Have I disclosed too much? Well, I have disclosed a lot. And this has been a problem for me in my professional life, as it must be for the two other women named Dr. Dorinda Fox. (To them I can only say: sorry.) But if a bus hits me tomorrow, then my kids know who their mom was. 

They know what made her cry. They know what made her laugh. They know who was important in her life. They know why she was driven to run off to Ireland by herself, to not give a damn about keeping the house clean, and how she rebuilt a life.

And a funny thing happened on the way to the archive. Just when I thought I was safe and on to a new chapter in my life and not alone ... I learned I was not part of the lucky 37 percent. 

The cancer had returned with a vengeance, and I needed a radical mastectomy requiring a long, painful reconstruction. Now it is very unlikely the cancer will return, because it has no place to go. (My breasts are not breasts, they just play them on TV.)

And my body was totally resculpted. My stomach is now my chest. When I wore a clingy jersey dress for work the other day a few students asked why I was dressed as Jessica Rabbit. Life is weird. I am almost 50. See me roar.

But I am here. All of me. Along the way I learned to tell my own stories and to resist mentioning others unless the reference was positive. I learned that many times even a positive reference is not appreciated. Now I ask permission.

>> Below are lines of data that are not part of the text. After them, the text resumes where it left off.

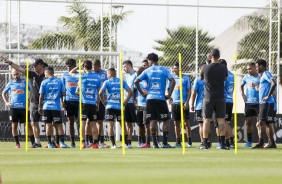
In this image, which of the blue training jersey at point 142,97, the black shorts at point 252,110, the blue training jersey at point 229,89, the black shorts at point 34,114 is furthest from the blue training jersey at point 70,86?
the black shorts at point 252,110

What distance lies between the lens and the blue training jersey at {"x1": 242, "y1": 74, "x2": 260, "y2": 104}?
23.4 meters

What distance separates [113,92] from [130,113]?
3.35 ft

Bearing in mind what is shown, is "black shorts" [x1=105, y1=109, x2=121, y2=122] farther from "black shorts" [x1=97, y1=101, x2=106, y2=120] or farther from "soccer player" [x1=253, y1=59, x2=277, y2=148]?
"soccer player" [x1=253, y1=59, x2=277, y2=148]

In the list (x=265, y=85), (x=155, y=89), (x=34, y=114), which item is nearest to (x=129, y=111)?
(x=155, y=89)

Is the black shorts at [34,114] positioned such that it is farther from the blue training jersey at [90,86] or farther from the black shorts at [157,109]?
the black shorts at [157,109]

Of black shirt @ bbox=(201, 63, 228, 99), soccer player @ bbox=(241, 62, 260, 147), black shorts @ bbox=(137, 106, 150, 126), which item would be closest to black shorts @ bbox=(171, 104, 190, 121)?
black shorts @ bbox=(137, 106, 150, 126)

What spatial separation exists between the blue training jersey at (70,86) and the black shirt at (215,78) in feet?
14.9

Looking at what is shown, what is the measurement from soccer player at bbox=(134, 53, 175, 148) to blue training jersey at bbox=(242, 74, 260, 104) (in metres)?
3.13

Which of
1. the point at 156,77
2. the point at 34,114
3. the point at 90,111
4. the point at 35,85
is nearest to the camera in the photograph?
the point at 156,77

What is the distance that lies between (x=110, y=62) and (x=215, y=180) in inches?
731

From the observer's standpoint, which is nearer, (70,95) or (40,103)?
(40,103)

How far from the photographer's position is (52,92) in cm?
2225

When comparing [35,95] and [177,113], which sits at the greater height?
[35,95]

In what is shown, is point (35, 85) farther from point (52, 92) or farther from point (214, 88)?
point (214, 88)
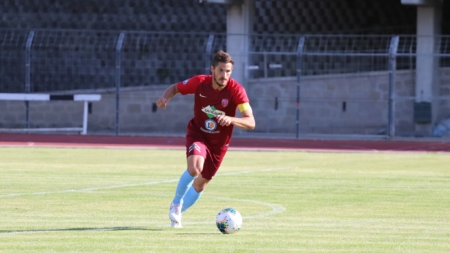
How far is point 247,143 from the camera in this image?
26.3m

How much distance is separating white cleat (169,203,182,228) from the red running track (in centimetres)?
1438

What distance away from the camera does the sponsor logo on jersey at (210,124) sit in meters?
10.1

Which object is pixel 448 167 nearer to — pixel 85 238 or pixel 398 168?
pixel 398 168

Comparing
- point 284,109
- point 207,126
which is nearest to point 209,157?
point 207,126

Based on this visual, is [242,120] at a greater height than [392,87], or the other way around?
[392,87]

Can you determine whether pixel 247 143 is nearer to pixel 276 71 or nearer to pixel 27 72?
pixel 276 71

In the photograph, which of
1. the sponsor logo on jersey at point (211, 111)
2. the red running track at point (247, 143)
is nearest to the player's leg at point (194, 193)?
the sponsor logo on jersey at point (211, 111)

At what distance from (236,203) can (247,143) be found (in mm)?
13755

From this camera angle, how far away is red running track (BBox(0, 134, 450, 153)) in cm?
2466

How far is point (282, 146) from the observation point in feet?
83.3

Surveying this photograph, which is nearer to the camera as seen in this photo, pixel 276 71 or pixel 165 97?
pixel 165 97

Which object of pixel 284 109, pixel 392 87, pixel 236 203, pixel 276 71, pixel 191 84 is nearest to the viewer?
pixel 191 84

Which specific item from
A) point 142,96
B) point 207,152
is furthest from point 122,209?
point 142,96

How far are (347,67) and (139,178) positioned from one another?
48.3 feet
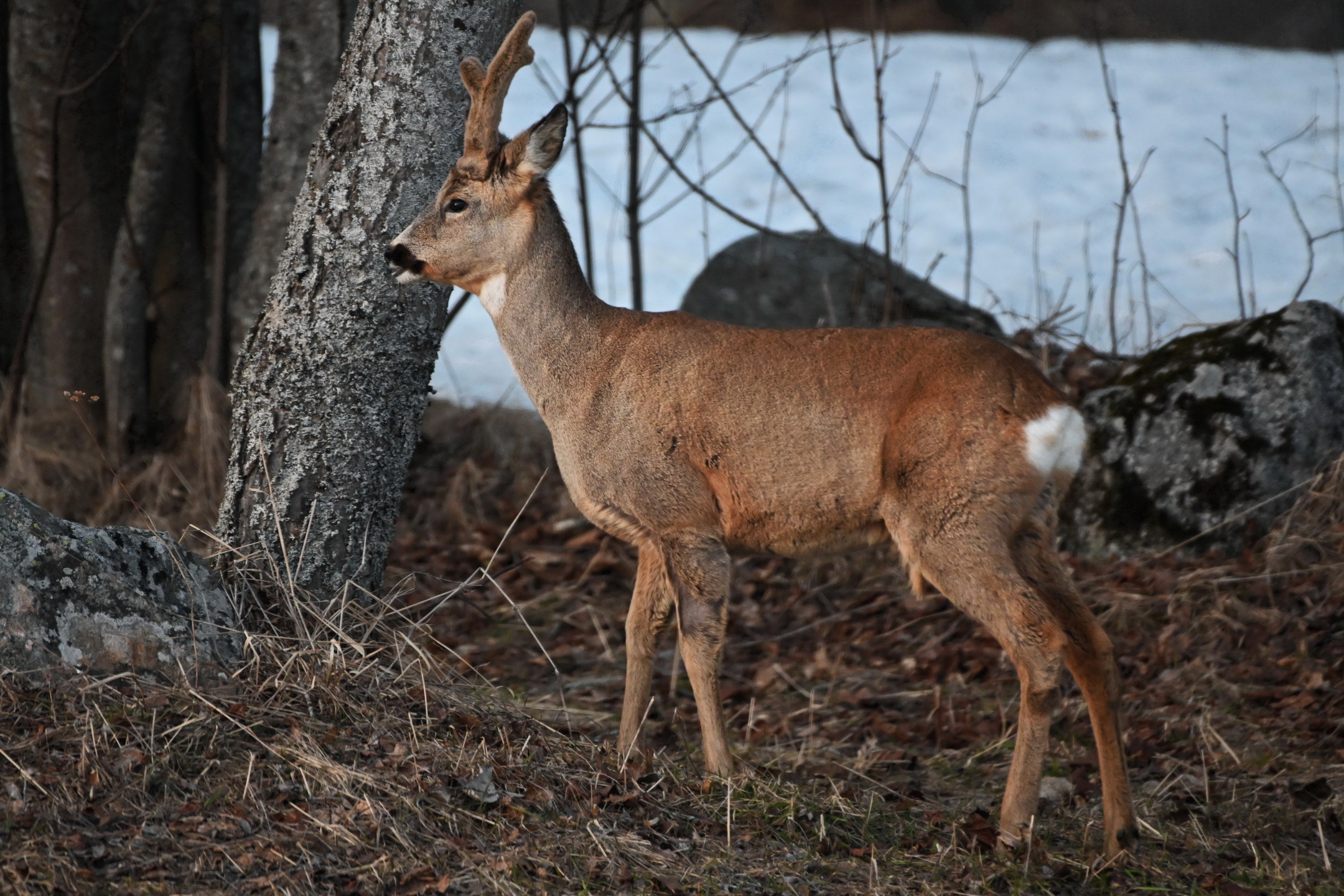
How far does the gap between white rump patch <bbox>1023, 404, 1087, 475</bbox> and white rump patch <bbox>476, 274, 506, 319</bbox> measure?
1996mm

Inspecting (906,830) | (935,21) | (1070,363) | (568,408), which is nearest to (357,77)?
(568,408)

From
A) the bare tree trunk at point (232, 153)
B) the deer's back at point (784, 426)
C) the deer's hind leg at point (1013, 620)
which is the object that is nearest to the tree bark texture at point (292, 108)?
the bare tree trunk at point (232, 153)

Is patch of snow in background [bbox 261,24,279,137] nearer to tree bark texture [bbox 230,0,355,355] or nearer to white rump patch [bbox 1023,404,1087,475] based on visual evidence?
tree bark texture [bbox 230,0,355,355]

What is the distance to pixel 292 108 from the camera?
8.06m

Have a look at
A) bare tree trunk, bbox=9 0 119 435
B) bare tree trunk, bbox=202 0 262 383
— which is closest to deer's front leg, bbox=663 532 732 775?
bare tree trunk, bbox=202 0 262 383

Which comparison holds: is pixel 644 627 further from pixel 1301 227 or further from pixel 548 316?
pixel 1301 227

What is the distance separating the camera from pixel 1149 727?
5.51 m

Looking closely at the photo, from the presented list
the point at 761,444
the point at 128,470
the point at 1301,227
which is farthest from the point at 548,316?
the point at 1301,227

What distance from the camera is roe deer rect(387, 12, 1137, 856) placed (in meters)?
4.43

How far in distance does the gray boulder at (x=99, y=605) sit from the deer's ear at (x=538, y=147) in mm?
1830

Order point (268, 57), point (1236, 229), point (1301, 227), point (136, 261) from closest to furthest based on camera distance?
point (1236, 229) → point (136, 261) → point (1301, 227) → point (268, 57)

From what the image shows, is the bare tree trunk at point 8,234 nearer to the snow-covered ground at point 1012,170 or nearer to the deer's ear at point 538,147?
the snow-covered ground at point 1012,170

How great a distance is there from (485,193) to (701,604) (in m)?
1.70

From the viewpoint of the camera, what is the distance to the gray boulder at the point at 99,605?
3.81 metres
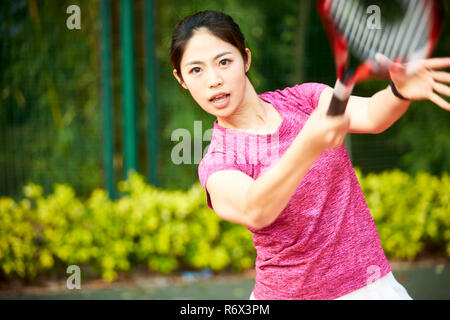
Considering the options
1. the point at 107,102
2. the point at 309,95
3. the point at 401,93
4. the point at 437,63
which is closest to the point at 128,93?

When teaching I tell students I am serious about keeping the personal and political out of the classroom because I write about that elsewhere. I have to because in the days of Google they will find me and most likely ask, "WTF?"

However, when meeting a new friend or health professional I direct them to my blog and tell them to let me know if they have any questions. Most don’t. Informational overload is already available. If they are still around after reading, then we've skipped months of get-to-know-you conversations and can spend time on more enjoyable pursuits. If they so choose, these people know why I was naked and terrifying a public official on the day Reagan was first elected as president and why I think Jake DeSantis was a whiny banker representing the absolute worst of Wall Street entitlement.

They know how fiercely I love my children and how I regret at times failing them. They know how hard I fought to be here writing and to live my life and not the life others would choose for me.

I was a woman who was terrified of just about everything before I went online. I still have fears. I just don’t let them cage me in. There isn’t anything to hide anymore. Google it. It is there as it was meant to be.

I love you, Tyler. I love you, Molly. Read all about it.